Please copy out the whole text on API endpoint structure for exercise logs, word for word.

START Page excerpt

Yeah, I think the structure of an API’s endpoints is not really well defined there.
I try to think in terms of, for example, NoSQL (like Mongo) model schemas. The Schema itself would seem to be the User (the ‘root node’ of the JSON object, perhaps), and the exercises exist only in the context of a given user. Now, if I can create a new user and, once I log in as that user, only see my own activities, then it would no longer make sense to even offer that /user option – it’s assumed that the /user/:user-id would be me. At that point, the endpoint COULD be /exercise, but then it would be GET, POST, PATCH, DELETE or whatever at that endpoint.
It would seem that:
-
GET /exercise
should return the complete exercise log for the current user.
-
GET /exercise?from=<start-date>?&to=<end-date>&limit=<limit>
should return the filtered exercise list for the current user (or GET /exercise/from/:startDate/to/:endDate/limit/:limit
)

END Page excerpt
START Record excerpts

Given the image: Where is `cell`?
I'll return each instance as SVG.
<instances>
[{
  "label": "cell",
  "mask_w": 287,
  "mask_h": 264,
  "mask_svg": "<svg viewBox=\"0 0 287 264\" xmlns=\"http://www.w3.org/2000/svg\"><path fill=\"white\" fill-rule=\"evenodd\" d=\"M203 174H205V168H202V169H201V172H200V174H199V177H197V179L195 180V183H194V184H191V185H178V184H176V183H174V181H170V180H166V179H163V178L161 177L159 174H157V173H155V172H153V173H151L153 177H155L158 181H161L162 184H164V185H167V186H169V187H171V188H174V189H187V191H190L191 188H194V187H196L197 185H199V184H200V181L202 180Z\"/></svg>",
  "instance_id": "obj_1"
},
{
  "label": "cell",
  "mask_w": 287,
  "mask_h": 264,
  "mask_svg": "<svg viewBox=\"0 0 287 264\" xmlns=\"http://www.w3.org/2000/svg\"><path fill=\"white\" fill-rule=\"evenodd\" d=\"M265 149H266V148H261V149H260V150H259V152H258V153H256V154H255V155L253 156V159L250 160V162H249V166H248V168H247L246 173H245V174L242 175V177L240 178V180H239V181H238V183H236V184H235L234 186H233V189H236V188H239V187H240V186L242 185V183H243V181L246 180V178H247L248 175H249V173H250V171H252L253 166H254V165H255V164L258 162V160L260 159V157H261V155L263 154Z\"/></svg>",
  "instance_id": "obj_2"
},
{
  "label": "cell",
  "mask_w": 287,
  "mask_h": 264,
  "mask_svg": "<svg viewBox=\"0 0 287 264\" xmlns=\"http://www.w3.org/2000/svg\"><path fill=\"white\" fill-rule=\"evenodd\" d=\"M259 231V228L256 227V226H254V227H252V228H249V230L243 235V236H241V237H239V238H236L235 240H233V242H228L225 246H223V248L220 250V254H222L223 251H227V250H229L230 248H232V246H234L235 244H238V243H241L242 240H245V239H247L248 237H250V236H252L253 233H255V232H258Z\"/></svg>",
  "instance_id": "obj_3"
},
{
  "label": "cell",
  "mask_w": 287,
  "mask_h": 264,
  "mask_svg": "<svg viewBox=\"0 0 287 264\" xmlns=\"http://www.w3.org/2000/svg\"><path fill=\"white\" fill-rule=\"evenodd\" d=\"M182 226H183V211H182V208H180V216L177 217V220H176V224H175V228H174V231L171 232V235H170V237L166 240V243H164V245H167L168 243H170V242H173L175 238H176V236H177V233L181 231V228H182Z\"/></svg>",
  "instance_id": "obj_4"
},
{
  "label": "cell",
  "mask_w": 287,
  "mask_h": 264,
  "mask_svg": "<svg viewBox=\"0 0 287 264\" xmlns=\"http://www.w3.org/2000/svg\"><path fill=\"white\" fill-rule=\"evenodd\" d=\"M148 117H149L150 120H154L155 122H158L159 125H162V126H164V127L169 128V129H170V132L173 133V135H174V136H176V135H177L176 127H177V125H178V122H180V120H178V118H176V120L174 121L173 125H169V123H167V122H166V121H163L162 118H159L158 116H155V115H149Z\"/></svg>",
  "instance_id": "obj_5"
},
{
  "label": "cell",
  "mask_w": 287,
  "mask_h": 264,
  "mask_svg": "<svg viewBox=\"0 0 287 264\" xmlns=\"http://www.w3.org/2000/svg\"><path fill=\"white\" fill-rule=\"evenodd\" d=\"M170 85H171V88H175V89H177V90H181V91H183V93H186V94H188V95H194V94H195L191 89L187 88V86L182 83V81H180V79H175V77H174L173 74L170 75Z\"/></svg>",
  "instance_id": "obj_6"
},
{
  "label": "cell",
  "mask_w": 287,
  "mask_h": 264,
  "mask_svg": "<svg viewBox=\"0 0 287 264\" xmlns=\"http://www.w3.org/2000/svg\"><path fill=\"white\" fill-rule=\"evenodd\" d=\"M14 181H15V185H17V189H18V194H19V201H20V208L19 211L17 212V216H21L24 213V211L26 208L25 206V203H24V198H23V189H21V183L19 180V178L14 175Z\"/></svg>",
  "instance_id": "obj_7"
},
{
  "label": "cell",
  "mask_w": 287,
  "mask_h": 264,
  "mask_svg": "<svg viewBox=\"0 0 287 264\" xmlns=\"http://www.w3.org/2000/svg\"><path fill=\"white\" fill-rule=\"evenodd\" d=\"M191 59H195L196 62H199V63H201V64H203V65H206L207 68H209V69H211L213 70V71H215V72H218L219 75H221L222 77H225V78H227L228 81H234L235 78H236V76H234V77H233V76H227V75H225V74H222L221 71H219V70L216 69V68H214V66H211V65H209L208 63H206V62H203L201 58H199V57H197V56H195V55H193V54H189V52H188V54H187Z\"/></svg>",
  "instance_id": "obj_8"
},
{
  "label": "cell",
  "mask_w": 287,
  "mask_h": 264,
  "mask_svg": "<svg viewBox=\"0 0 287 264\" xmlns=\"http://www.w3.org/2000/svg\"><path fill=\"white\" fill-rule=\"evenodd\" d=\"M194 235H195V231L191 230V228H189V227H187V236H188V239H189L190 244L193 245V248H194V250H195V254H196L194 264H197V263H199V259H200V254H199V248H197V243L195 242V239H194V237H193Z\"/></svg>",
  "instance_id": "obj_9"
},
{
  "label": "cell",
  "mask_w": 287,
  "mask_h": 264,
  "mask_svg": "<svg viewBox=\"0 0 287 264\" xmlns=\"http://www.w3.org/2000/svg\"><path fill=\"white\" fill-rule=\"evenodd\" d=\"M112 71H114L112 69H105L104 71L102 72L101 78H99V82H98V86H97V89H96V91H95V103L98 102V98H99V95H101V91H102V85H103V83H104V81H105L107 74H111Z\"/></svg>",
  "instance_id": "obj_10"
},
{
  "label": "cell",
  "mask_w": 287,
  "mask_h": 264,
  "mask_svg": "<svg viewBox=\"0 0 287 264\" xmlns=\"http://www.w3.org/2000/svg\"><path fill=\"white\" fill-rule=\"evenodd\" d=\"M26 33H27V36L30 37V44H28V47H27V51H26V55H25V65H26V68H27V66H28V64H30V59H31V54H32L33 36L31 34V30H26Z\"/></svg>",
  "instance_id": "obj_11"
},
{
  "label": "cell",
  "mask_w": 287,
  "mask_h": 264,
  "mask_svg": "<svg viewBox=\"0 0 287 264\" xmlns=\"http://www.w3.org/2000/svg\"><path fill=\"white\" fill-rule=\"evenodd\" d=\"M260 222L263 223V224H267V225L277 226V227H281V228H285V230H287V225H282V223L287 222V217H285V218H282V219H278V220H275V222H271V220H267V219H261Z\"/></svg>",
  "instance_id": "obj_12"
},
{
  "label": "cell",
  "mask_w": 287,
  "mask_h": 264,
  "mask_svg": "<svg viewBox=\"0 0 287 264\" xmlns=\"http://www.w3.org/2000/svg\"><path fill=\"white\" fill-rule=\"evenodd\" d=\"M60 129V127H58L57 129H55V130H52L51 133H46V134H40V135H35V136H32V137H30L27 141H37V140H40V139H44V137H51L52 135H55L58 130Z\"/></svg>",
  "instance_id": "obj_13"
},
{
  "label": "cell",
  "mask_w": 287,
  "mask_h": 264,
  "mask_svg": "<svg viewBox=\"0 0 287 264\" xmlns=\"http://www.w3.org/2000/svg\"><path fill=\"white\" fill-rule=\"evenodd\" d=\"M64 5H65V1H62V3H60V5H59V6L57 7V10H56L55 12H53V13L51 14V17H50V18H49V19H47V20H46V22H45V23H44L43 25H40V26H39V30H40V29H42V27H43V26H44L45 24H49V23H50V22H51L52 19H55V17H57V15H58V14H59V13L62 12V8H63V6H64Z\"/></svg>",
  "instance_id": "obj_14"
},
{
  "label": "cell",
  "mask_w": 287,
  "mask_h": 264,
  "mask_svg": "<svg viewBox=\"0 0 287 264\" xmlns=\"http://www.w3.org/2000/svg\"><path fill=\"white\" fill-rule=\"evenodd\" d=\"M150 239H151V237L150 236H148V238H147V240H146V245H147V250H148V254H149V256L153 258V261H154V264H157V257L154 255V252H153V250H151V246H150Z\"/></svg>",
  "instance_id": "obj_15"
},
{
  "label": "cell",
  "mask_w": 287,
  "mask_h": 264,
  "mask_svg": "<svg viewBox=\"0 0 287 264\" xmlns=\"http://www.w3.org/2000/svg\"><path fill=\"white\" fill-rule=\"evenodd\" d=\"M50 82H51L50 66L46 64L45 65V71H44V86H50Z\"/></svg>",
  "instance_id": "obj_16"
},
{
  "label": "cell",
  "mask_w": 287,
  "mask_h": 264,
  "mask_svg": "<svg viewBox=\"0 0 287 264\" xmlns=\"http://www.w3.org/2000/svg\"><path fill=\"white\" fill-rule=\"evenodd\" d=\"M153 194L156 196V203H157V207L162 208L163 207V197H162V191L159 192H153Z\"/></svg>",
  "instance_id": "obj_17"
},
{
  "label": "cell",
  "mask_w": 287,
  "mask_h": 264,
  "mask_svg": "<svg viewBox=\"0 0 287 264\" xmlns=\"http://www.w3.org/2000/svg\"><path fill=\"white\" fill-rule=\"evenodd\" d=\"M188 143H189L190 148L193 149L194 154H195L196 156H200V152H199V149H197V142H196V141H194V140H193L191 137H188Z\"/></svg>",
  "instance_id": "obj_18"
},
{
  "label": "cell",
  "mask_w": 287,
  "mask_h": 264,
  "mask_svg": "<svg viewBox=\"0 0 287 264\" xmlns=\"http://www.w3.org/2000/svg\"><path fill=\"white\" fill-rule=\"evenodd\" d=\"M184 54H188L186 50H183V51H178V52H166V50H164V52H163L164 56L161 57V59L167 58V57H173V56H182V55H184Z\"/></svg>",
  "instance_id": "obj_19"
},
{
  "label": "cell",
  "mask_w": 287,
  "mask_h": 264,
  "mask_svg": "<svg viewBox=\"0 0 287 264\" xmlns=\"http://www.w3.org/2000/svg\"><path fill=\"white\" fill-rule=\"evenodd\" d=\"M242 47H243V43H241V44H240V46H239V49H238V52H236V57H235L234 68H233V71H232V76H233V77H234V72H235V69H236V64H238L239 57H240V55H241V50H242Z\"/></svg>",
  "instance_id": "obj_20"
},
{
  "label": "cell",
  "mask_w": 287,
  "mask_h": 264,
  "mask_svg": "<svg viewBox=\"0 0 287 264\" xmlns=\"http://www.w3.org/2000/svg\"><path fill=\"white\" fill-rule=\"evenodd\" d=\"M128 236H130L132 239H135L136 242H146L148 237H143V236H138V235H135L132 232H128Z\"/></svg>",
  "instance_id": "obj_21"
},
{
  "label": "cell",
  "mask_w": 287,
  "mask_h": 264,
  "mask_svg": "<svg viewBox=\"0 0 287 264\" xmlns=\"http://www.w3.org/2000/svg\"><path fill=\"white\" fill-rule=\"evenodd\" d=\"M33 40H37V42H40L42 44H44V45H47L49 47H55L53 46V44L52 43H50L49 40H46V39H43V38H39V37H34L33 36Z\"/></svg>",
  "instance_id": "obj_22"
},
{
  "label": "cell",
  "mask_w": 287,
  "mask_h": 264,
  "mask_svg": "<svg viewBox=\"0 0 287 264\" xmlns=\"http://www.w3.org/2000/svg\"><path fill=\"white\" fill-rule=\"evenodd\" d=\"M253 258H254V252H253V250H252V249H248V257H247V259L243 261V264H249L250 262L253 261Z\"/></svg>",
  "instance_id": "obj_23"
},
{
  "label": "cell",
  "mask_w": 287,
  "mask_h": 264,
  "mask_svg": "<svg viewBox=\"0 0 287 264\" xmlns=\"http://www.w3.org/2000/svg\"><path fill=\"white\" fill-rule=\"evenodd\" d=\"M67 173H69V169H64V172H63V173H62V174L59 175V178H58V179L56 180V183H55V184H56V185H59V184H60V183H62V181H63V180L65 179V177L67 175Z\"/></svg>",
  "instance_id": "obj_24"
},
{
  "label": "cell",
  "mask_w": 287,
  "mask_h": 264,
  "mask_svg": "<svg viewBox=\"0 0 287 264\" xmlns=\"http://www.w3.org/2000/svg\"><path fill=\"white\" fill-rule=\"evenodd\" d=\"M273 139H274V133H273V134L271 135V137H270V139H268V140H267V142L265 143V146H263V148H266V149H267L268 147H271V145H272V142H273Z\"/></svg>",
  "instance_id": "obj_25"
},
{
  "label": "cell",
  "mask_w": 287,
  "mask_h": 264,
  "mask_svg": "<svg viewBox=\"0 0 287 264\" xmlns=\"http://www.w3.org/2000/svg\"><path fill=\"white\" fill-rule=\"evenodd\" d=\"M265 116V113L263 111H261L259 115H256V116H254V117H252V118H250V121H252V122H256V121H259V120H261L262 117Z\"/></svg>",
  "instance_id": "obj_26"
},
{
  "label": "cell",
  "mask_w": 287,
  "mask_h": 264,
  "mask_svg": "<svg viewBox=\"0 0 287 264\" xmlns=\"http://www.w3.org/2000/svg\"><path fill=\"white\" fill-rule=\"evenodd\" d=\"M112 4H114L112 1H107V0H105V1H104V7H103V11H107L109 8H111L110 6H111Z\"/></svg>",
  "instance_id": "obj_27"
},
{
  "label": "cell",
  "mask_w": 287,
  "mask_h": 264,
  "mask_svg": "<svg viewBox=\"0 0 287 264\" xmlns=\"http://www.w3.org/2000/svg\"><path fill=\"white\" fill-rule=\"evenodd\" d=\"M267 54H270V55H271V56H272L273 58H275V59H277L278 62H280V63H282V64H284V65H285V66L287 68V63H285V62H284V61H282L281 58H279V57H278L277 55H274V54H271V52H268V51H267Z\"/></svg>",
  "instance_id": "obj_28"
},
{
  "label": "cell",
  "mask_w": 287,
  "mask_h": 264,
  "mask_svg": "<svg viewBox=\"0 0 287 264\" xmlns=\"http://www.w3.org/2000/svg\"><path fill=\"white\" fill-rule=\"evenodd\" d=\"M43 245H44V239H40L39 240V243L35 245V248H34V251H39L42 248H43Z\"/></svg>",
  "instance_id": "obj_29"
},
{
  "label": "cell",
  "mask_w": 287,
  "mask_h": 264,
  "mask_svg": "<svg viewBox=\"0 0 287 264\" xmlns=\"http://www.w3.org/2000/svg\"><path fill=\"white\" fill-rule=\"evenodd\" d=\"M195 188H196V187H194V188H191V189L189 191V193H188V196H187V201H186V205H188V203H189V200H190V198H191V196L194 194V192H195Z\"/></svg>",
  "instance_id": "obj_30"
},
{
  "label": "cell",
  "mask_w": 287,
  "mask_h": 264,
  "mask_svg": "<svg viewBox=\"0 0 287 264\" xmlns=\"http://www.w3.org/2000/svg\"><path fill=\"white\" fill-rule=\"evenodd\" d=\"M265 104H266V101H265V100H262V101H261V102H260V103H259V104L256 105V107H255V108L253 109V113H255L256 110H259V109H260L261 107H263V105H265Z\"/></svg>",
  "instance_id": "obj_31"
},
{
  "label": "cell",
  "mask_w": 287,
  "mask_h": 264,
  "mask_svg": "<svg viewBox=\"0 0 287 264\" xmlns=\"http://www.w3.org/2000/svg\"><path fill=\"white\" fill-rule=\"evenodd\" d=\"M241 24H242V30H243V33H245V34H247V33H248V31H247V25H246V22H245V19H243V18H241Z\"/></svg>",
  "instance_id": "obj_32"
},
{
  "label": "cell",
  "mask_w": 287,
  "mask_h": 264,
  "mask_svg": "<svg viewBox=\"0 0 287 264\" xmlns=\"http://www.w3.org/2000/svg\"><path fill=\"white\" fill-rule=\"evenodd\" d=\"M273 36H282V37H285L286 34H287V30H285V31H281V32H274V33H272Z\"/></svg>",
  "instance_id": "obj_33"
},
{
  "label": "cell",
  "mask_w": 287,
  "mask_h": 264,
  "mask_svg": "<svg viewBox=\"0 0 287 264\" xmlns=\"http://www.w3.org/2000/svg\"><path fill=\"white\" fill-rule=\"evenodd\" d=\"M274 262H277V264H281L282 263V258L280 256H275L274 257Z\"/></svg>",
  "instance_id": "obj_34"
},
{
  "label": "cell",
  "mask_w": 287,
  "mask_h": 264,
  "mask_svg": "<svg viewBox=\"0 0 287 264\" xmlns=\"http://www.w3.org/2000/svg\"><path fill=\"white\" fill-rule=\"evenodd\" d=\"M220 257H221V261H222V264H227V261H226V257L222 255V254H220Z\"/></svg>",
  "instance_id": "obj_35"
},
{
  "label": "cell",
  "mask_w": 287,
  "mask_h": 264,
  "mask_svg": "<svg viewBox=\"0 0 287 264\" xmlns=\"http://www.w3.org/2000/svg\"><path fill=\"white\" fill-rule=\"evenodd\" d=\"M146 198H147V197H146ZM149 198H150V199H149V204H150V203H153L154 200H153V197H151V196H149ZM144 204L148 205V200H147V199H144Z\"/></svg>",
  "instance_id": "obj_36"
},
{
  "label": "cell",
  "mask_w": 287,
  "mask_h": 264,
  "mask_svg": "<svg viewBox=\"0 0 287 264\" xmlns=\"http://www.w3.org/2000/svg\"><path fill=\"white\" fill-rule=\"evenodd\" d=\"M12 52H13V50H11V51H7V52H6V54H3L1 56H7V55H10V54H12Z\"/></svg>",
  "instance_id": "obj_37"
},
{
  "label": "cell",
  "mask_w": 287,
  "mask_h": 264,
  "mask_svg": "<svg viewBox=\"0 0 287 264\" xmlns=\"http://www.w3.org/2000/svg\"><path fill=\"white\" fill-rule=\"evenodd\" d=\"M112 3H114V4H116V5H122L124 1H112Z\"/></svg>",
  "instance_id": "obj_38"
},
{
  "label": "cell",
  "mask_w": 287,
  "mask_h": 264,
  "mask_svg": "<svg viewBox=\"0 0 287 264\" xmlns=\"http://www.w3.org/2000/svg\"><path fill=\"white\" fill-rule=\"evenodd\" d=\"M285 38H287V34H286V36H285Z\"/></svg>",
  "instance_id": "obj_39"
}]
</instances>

END Record excerpts

» Solved exercise
Yeah, I think the structure of an API’s endpoints is not really well defined there.
I try to think in terms of, for example, NoSQL (like Mongo) model schemas. The Schema itself would seem to be the User (the ‘root node’ of the JSON object, perhaps), and the exercises exist only in the context of a given user. Now, if I can create a new user and, once I log in as that user, only see my own activities, then it would no longer make sense to even offer that /user option – it’s assumed that the /user/:user-id would be me. At that point, the endpoint COULD be /exercise, but then it would be GET, POST, PATCH, DELETE or whatever at that endpoint.
It would seem that:
-
GET /exercise
should return the complete exercise log for the current user.
-
GET /exercise?from=<start-date>?&to=<end-date>&limit=<limit>
should return the filtered exercise list for the current user (or GET /exercise/from/:startDate/to/:endDate/limit/:limit
)